Aux côtés de Wesley, Bill réalise ce qu’il n’aurait sûrement jamais fait seul : voyager en stop, dépenser toutes ses économies en bières, vivre au jour le jour sans se préoccuper du lendemain. C’est ainsi que tous deux partent alors en direction de Boston afin de rejoindre le Westminster qui a pour direction le Groenland. Entre doutes et fantômes du passé, la route pour embarquer ne sera pas si simple !

Doppelgänger autobiographique

Les inconditionnels de Jack Kerouac ne sont pas sans savoir que ses romans sont en partie inspirés de sa vie et de ses convictions personnelles. L’Océan est mon frère n’y fait pas exception. Très proche de la vie que menait le jeune Kerouac à ses vingt ans, l’auteur a jugé sévèrement ce texte et a finalement décidé de ne pas le soumettre à publication. Il aura fallu attendre 2011 pour que ce titre soit publié à titre posthume aux Etats–Unis. Dix ans après, c’est à notre tour de pouvoir y avoir accès dans la langue de Molière grâce à la traduction de Pierre Guglielmina chez Gallimard.

Ce roman fait clairement écho au moment où il travaillait dans la Marine, suite à la perte de travail de son père. La situation devient alors financièrement critique pour la famille et la Marine semble un bon moyen de gagner de l’argent rapidement. Cette période a façonné l’écrivain que l’on connaît aujourd’hui. Un écrivain contestataire du mal du siècle et membre de la génération foutue (Beat Generation), amoureux de la nature et des grands espaces, mais aussi profondément humain, avec ses doutes, ses échecs et ses passages à vide. Un auteur entier et authentique qui a laissé derrière lui des romans marquants dont L’Océan est mon frère est en bonne voie pour les rejoindre.

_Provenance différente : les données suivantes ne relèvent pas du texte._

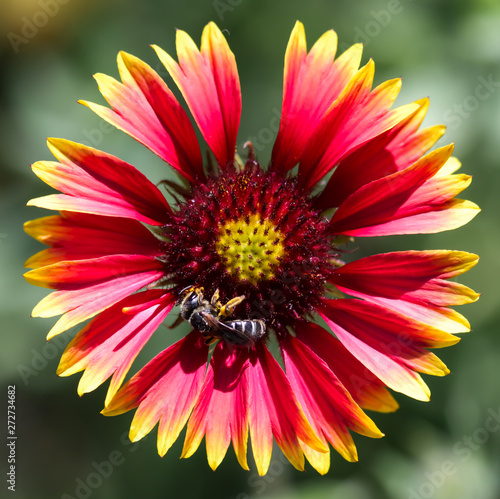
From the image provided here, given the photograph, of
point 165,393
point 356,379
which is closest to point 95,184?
point 165,393

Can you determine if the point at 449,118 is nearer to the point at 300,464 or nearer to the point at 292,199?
the point at 292,199

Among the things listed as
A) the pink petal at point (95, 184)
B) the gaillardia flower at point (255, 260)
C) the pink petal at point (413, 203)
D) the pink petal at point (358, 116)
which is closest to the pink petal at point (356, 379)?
the gaillardia flower at point (255, 260)

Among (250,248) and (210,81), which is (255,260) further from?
(210,81)

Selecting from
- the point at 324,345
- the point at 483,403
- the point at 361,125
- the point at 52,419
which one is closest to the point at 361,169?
the point at 361,125

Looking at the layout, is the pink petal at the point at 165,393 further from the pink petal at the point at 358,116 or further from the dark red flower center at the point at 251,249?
the pink petal at the point at 358,116

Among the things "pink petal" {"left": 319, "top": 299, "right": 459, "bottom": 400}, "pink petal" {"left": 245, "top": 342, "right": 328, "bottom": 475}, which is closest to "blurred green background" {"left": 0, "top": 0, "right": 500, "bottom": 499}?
"pink petal" {"left": 245, "top": 342, "right": 328, "bottom": 475}

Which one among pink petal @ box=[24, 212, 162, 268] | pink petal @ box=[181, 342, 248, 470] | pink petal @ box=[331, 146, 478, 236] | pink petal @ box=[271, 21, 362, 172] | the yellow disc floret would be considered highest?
pink petal @ box=[271, 21, 362, 172]

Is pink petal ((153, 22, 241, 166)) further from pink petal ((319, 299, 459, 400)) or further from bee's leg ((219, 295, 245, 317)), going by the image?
pink petal ((319, 299, 459, 400))
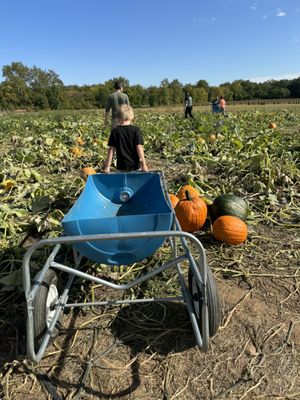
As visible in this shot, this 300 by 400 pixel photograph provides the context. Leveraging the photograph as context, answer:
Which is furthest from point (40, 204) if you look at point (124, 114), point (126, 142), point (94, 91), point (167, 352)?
point (94, 91)

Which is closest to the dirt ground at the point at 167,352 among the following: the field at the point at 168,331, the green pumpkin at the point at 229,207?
the field at the point at 168,331

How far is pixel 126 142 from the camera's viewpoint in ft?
15.2

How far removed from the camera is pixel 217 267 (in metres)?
3.66

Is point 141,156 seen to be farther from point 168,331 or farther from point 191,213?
point 168,331

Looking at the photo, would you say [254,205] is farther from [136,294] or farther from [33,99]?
[33,99]

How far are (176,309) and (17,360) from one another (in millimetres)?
1359

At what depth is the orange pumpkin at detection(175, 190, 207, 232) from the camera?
4191mm

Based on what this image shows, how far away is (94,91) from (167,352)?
7980 cm

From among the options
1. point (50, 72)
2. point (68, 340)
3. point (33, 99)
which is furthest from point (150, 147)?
point (50, 72)

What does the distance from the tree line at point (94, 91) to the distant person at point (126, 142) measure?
53024 mm

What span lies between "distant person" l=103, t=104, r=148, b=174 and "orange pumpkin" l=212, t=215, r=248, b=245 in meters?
1.23

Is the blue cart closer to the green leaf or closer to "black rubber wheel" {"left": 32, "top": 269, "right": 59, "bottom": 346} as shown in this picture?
"black rubber wheel" {"left": 32, "top": 269, "right": 59, "bottom": 346}

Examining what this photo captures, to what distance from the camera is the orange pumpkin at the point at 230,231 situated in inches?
156

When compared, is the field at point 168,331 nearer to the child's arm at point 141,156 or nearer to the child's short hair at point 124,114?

« Prendre la mer était suffisant, c’était tout ce qu’il voulait, et au diable les émeutes, les cuites, le mariage et tout le bazar. C’était une question de ne rien en avoir à foutre – l’océan suffisait, l’océan était tout. »

« L’Océan est mon frère », Jack Kerouac (traduit par Pierre Guglielmina), éditions Gallimard, 202 pages, 19 euros.